25 November 2018

Data Science: Outliers (Just the Quotes)

"An observation with an abnormally large residual will be referred to as an outlier. Other terms in English are 'wild', 'straggler', 'sport' and 'maverick'; one may also speak of a 'discordant', 'anomalous' or 'aberrant' observation." (Francis J Anscombe, "Rejection of Outliers", Technometrics Vol. 2, 1960)

"One sufficiently erroneous reading can wreck the whole of a statistical analysis, however many observations there are." (Francis J Anscombe, "Rejection of Outliers", Technometrics Vol. 2, 1960)

"The fact that something is far-fetched is no reason why it should not be true; it cannot be as far-fetched as the fact that something exists." (Celia Green, "The Decline and Fall of Science", 1976)

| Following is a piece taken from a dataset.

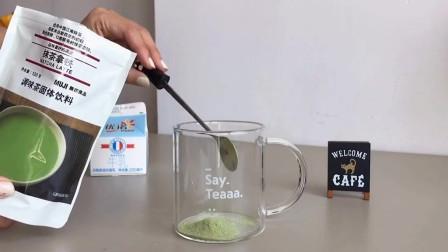 抹茶咖啡拿铁怎么做?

"When the statistician looks at the outside world, he cannot, for example, rely on finding errors that are independently and identically distributed in approximately normal distributions. In particular, most economic and business data are collected serially and can be expected, therefore, to be heavily serially dependent. So is much of the data collected from the automatic instruments which are becoming so common in laboratories these days. Analysis of such data, using procedures such as standard regression analysis which assume independence, can lead to gross error. Furthermore, the possibility of contamination of the error distribution by outliers is always present and has recently received much attention. More generally, real data sets, especially if they are long, usually show inhomogeneity in the mean, the variance, or both, and it is not always possible to randomize." (George E P Box, "Some Problems of Statistics and Everyday Life", Journal of the American Statistical Association, Vol. 74 (365), 1979)

"A good description of the data summarizes the systematic variation and leaves residuals that look structureless. That is, the residuals exhibit no patterns and have no exceptionally large values, or outliers. Any structure present in the residuals indicates an inadequate fit. Looking at the residuals laid out in an overlay helps to spot patterns and outliers and to associate them with their source in the data." (Christopher H Schrnid, "Value Splitting: Taking the Data Apart", 1991)

"So we pour in data from the past to fuel the decision-making mechanisms created by our models, be they linear or nonlinear. But therein lies the logician's trap: past data from real life constitute a sequence of events rather than a set of independent observations, which is what the laws of probability demand. [...] It is in those outliers and imperfections that the wildness lurks." (Peter L Bernstein, "Against the Gods: The Remarkable Story of Risk", 1996)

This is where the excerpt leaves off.